§ **Requirements**
Reproduce only the stretch of the records from the line containing "Which among" through the line containing "D) the chrome hubcap at the point at 861,706", substituting "side mirror" for "windshield wiper" and keeping every other character unchanged.

** begin **

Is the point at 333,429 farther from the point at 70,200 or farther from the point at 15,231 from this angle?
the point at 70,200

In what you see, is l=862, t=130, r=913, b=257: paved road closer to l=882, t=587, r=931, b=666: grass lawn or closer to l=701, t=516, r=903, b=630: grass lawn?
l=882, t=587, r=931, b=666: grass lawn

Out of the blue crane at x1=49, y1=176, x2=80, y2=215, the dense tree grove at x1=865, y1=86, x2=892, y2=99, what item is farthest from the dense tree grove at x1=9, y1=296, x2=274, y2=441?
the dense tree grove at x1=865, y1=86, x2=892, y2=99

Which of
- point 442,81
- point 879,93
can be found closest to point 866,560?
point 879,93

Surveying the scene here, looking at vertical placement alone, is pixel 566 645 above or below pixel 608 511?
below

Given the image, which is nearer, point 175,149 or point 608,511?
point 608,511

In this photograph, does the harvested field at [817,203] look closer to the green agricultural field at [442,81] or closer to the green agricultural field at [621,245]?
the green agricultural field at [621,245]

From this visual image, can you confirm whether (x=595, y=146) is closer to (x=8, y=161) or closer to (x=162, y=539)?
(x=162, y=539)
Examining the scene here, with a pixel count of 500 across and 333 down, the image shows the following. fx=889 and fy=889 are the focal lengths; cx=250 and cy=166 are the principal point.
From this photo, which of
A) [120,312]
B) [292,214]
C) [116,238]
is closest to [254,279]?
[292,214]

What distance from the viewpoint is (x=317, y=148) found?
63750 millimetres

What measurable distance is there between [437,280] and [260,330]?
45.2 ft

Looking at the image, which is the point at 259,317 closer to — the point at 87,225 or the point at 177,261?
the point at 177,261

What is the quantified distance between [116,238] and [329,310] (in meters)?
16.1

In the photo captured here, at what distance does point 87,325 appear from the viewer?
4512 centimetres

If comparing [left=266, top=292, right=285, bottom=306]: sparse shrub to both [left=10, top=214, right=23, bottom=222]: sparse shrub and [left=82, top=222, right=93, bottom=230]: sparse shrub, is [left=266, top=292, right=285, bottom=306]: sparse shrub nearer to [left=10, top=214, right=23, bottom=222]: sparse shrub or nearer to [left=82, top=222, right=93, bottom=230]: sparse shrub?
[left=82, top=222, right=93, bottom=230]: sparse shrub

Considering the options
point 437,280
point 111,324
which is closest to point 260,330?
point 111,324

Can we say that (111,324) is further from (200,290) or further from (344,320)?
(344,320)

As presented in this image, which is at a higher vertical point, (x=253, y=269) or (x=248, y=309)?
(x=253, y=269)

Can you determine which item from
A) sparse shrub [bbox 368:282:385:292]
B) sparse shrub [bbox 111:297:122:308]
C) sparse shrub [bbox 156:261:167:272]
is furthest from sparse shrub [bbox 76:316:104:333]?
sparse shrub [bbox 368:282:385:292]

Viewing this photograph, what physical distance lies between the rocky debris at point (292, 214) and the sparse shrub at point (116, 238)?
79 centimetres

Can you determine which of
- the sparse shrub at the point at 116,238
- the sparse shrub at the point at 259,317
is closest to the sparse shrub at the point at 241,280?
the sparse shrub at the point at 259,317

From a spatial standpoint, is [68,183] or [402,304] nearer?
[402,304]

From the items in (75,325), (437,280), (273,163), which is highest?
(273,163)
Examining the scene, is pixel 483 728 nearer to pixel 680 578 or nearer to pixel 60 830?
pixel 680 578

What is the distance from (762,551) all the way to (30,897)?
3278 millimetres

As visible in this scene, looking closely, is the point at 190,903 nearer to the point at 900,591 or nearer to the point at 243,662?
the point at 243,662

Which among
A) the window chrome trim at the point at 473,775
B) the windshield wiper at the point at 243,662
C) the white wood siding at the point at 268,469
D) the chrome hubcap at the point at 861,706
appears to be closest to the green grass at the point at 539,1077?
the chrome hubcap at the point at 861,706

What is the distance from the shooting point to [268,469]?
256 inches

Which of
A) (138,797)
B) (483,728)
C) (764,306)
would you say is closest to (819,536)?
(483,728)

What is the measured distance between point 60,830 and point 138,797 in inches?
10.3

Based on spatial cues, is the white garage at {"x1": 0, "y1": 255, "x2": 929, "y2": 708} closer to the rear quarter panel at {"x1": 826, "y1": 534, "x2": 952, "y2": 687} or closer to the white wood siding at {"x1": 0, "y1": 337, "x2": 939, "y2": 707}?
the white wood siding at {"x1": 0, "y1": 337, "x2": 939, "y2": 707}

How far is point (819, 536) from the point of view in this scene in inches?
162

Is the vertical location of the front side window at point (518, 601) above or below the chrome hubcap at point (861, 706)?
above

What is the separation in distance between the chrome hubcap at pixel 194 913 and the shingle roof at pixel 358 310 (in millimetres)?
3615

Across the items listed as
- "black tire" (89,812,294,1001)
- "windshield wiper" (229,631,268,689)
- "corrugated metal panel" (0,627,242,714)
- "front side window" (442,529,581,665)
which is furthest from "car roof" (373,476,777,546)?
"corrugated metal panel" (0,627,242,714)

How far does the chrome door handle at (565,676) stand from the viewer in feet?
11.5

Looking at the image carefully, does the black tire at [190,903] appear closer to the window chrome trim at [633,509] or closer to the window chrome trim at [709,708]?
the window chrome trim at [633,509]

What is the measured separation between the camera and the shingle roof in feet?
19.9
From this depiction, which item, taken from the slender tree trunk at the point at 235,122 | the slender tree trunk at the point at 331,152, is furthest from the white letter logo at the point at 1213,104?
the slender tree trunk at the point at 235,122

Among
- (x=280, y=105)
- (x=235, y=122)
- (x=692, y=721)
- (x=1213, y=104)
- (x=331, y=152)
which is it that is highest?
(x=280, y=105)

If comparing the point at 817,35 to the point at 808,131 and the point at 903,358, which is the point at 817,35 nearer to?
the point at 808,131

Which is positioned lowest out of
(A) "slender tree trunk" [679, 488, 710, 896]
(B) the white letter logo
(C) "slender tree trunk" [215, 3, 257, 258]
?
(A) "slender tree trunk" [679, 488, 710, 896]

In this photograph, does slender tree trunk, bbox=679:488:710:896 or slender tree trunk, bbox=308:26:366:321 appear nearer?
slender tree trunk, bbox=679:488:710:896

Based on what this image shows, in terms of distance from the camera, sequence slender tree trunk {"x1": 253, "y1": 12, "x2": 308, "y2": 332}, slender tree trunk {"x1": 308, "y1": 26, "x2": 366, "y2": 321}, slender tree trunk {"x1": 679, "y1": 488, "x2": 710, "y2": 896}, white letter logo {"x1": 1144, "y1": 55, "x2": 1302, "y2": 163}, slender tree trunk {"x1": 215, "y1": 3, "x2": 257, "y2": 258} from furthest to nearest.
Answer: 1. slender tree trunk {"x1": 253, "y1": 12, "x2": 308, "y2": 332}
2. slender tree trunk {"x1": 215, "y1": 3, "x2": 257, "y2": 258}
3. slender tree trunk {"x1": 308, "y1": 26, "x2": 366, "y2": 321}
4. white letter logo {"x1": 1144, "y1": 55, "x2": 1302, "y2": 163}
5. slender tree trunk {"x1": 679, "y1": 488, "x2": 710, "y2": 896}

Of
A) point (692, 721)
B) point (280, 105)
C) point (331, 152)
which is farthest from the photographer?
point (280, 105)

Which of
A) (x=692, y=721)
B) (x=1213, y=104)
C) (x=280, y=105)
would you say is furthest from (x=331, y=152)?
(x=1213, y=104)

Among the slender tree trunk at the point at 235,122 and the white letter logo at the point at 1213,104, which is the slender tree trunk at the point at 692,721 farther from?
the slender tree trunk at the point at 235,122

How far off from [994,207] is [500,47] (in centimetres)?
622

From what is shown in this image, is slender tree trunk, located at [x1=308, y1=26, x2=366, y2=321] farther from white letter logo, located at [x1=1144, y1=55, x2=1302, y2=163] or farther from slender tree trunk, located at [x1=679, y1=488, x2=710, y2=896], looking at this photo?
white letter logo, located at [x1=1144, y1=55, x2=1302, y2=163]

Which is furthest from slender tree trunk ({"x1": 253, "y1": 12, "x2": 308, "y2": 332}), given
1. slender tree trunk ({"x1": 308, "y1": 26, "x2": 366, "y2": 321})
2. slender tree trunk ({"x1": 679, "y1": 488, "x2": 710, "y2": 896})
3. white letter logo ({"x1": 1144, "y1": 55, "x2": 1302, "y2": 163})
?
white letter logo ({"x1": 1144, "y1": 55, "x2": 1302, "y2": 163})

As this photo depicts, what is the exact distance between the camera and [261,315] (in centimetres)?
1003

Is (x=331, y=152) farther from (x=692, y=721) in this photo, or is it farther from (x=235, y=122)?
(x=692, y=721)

** end **

§ **Problem solution**
Which among
A) the window chrome trim at the point at 473,775
B) the side mirror at the point at 243,662
C) the white wood siding at the point at 268,469
D) the chrome hubcap at the point at 861,706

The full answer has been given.